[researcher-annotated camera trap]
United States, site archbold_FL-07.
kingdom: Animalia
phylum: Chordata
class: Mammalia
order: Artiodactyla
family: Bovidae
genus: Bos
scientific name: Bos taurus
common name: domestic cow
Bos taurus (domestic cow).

* * *

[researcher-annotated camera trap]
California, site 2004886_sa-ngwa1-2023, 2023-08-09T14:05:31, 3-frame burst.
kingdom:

==

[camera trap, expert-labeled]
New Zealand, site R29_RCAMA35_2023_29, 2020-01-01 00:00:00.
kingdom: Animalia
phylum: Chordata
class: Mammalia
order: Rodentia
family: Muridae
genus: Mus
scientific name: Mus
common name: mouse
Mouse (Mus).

• [What you need to do] Each line of the material with the word "site" in it should be listed.

• [Response box]
United States, site archbold_FL-07.
California, site 2004886_sa-ngwa1-2023, 2023-08-09T14:05:31, 3-frame burst.
New Zealand, site R29_RCAMA35_2023_29, 2020-01-01 00:00:00.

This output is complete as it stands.